---------- Extract to read

Vintage Collector - Bennett Martin (PUMA)

Puma Bennett Martin 1Puma Bennett Martin 1
Puma Bluebird Firebird 1
Puma H Comet 1
Azzuro 1
Puma Blue Star 1
Puma Denver 1
Arrow 1
Puma Hard Court 1
Puma Indoor 1
Puma Match 1
Puma Pacific 1
Puma Paris 1
Puma Rx827 1
Puma Super Team 1
Puma Tennis Indoor 1
Dallas 1
Puma Tennis 1
Puma Toronto 1
Puma Turbo 1
Puma Vilas Hard Court 1

For some vintage sneaker collectors, it’s all about colour. For others it’s simply a moment in time. For London based Bennet Martin, it’s the simplicity and ‘the juxtaposition of awkward shapes’ that first drew him to the Puma brand. While others were spending big time on the big cat’s rivals, the Hackney hoarder was scooping up his beloved Pumas by the dozen – never before has one man been so turned by lush deep-pile suede! And don’t even get him started on the midsole stitching. We grilled Bennett to find out exactly how his heart was won by Puma trainers...

How do you define vintage in relation to sneakers?
Always a tricky question this one, invariably it leads to the standard deadstock debate. I like to keep a simple view on both topics to be honest – vintage or deadstock does not automatically mean it is rare, collectable or worth lots in my opinion. Vintage can be anything up to the late eighties and deadstock are trainers that have not sold at the time they were merchandised and are still in new condition, even if the materials have degraded.

--------------------

→ **Problem to solve**:
Summarize the extract on the Puma sneaker collector in two sentences. The material that follows comes from a separate source.

---------- Information shown

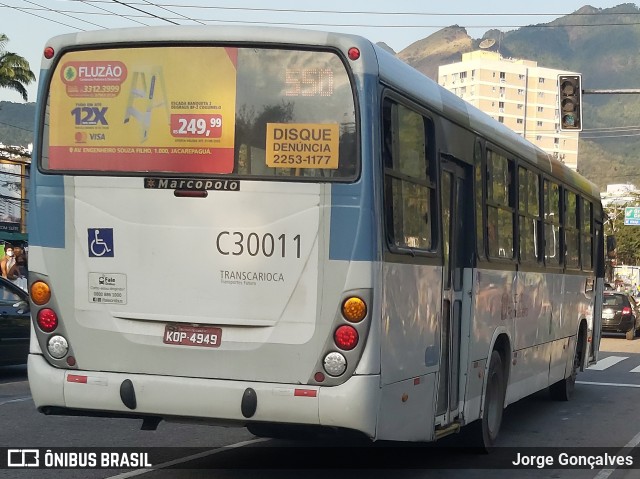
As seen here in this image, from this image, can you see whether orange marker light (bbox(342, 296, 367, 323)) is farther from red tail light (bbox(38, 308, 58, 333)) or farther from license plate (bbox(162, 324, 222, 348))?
red tail light (bbox(38, 308, 58, 333))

--------------------

→ **Expected output**:
London-based collector Bennett Martin was first drawn to Puma by its simplicity and "the juxtaposition of awkward shapes," and he bought Pumas by the dozen while others spent heavily on the brand's rivals. He holds that vintage or deadstock does not automatically mean rare, collectable or valuable, and he defines vintage as anything up to the late eighties and deadstock as trainers that went unsold when merchandised and are still new, even if their materials have degraded.